_Selected extract_.
++++
# Breaking the dreaded 90



## mandonko (Oct 1, 2006)

I play to a mid 90 and sooooo want to break into the 80's by the next few months.

I feel that i am at the stage whereby the mental element in golf is a few shots a round. I play to a high 80 but there is ALWAYS one whole which is like 5 over or 6 over and it is sooo annoying.

Any tips on how to break the 80's or even better have you and how?

Craig


----------



## blue3715 (Aug 29, 2006)

Be sure on that hole where you had a bad shot to TAKE YOUR MEDICINE. Do not try to hit a wood from 240, do not try to hit 165 out of the deep rough, do not try to hit that shot over the tree from 210..
Punch out, take the stroke, accept that you will be putting for bogey. Turn those +3 and +4's into +2's. Do that twice in a round and you'll pick up 3-4 strokes.


----------



## DivotHead (Sep 26, 2006)

I suggest that you quit think about breaking 90 and just enjoy your golf rounds. The breaking 90 will happen on it's own. Then after it does it will be almost routine.


----------



## OzGolfer (Oct 5, 2006)

G'Day Mondonko,

Just as Blue and Divot have mentioned, don't stress out too much about breaking 90, the more you think about it the more you will be disappointed.

I have been in you position and I can tell you that stressing about it won't help, it is actually a hinderance. First of all, ENJOY your round regardless, it sure beats the hell out of working. 

Also play to your strengths not your weaknesses, don't go for the miracle or once in a lifetime shot. If it means chipping out sideways or playing an extra shot then so be it. These are the type of shots that will save you shots around the course. As Blue mentioned turn those +3 and +4's in to +1's or +2's.

Don't let your playing partners make you play shots that you usually don't play, remember play to your strengths not theirs.

That's what I did to break 90, and break it regularly now but I still fall into the trap of thinking I am better than I actually am :laugh: but hey that's golf!!!


----------
++++
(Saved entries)
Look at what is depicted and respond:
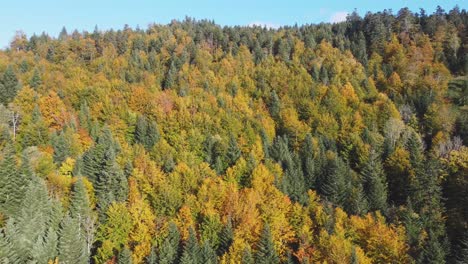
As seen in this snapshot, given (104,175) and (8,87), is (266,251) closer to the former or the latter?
(104,175)

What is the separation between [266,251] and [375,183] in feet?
91.6

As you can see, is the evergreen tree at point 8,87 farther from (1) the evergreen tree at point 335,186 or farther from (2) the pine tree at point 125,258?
(1) the evergreen tree at point 335,186

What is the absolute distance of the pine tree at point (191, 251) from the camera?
173ft

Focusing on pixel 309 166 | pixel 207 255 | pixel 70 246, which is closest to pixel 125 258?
pixel 70 246

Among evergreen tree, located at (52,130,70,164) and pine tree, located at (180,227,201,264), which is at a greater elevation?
evergreen tree, located at (52,130,70,164)

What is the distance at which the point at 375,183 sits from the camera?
74.1m

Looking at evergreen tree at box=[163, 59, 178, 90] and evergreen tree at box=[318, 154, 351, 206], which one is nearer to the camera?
evergreen tree at box=[318, 154, 351, 206]

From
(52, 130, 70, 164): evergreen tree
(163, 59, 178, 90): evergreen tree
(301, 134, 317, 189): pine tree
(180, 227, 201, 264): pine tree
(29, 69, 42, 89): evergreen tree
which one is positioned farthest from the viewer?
(163, 59, 178, 90): evergreen tree

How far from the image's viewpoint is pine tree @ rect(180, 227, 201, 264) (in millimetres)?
52812

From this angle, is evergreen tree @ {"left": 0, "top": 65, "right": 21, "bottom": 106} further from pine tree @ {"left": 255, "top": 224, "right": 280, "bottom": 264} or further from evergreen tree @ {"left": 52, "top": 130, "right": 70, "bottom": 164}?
pine tree @ {"left": 255, "top": 224, "right": 280, "bottom": 264}

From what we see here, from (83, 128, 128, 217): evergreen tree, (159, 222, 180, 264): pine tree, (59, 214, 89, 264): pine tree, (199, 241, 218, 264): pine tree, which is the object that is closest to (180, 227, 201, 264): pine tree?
(199, 241, 218, 264): pine tree

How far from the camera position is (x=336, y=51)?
504 ft

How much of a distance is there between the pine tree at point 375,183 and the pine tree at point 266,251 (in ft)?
80.5

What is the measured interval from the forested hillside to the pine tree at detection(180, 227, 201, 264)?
22 cm
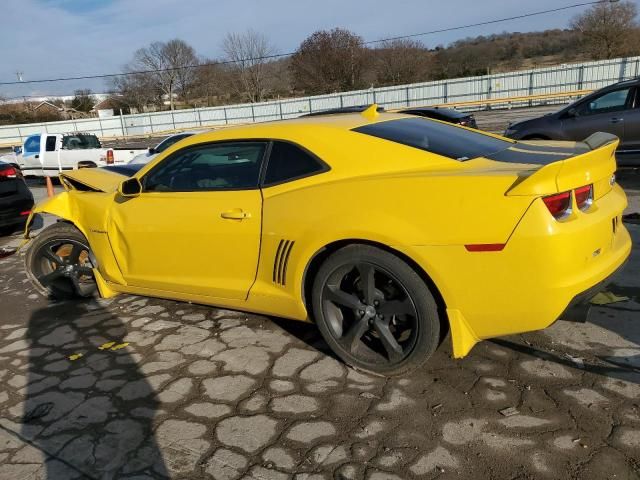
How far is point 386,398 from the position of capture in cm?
294

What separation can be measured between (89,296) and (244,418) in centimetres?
265

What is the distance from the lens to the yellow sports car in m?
2.62

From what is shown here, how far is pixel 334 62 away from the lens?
56188 mm

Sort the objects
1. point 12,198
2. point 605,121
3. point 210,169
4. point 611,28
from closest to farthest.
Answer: point 210,169
point 12,198
point 605,121
point 611,28

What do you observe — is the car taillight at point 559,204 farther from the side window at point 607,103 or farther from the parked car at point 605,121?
the side window at point 607,103

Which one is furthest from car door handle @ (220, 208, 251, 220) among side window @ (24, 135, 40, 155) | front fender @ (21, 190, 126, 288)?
side window @ (24, 135, 40, 155)

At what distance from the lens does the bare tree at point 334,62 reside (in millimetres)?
56188

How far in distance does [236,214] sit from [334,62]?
56.0m

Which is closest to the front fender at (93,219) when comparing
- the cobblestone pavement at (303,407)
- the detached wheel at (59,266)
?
the detached wheel at (59,266)

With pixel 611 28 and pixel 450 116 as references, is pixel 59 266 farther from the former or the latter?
pixel 611 28

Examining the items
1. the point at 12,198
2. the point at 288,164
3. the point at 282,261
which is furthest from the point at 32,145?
the point at 282,261

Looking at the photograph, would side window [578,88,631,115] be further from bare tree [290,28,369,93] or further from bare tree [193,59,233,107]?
bare tree [193,59,233,107]

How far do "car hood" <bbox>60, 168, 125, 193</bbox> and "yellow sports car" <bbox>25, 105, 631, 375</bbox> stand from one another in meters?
0.20

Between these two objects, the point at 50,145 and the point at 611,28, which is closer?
the point at 50,145
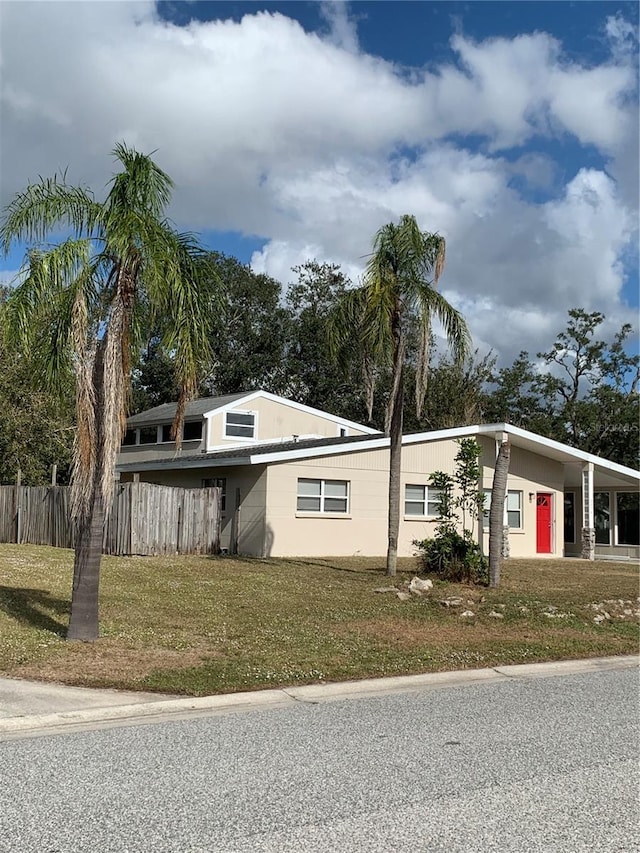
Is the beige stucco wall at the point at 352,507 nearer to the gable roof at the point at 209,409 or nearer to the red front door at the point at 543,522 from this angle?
the red front door at the point at 543,522

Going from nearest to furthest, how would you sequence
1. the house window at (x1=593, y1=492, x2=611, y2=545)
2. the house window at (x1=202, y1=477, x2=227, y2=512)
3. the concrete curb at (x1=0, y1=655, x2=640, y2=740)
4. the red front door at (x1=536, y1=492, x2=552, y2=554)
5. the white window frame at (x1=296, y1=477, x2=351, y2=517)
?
the concrete curb at (x1=0, y1=655, x2=640, y2=740) → the white window frame at (x1=296, y1=477, x2=351, y2=517) → the house window at (x1=202, y1=477, x2=227, y2=512) → the red front door at (x1=536, y1=492, x2=552, y2=554) → the house window at (x1=593, y1=492, x2=611, y2=545)

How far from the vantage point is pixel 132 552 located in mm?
21344

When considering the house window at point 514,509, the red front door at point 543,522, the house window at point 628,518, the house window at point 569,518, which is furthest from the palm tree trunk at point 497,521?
the house window at point 628,518

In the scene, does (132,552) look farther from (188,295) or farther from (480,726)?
(480,726)

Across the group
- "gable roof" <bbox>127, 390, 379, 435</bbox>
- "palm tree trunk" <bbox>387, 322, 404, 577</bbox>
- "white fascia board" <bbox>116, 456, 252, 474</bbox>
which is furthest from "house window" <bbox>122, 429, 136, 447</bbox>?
"palm tree trunk" <bbox>387, 322, 404, 577</bbox>

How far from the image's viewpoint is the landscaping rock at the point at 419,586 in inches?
607

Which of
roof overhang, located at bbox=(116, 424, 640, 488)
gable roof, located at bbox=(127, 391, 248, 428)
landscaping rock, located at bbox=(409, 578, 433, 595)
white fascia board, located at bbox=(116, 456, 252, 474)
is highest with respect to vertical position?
gable roof, located at bbox=(127, 391, 248, 428)

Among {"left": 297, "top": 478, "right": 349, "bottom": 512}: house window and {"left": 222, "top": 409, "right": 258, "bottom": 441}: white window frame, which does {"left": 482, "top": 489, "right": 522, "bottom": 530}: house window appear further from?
{"left": 222, "top": 409, "right": 258, "bottom": 441}: white window frame

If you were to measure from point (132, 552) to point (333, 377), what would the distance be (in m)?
31.7

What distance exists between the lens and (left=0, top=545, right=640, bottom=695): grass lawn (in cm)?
912

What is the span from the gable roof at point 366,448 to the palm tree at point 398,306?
5852 mm

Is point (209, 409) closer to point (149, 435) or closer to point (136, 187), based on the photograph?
point (149, 435)

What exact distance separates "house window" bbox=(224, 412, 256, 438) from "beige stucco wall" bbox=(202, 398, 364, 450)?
0.16 meters

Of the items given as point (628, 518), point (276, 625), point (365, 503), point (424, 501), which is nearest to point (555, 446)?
point (424, 501)
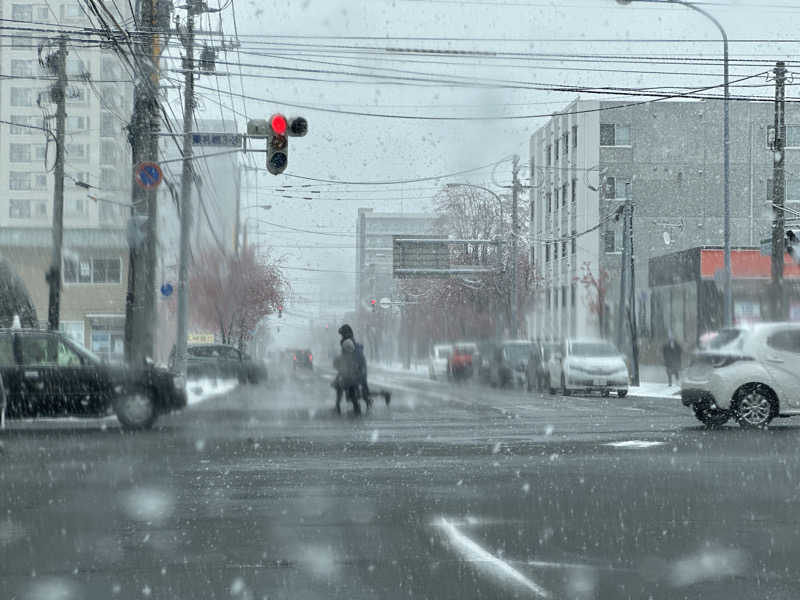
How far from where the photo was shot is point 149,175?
24203 mm

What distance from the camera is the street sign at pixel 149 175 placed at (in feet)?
79.3

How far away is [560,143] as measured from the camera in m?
70.8

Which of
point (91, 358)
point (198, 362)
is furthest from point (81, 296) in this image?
++++
_Work to complete_.
**a.** Answer these about the golf thread:
(i) What name is signed at the end of the first post?
(ii) According to blue3715, how many strokes will turning bad holes into +2's twice in a round pick up?
(iii) What does OzGolfer say a round of golf beats?
**b.** Please return the stretch of the golf thread from "I feel that" through "you and how?".

_Exercise answers_.
**a.**
(i) Craig
(ii) 3-4 strokes
(iii) Working

**b.**
I feel that i am at the stage whereby the mental element in golf is a few shots a round. I play to a high 80 but there is ALWAYS one whole which is like 5 over or 6 over and it is sooo annoying.

Any tips on how to break the 80's or even better have you and how?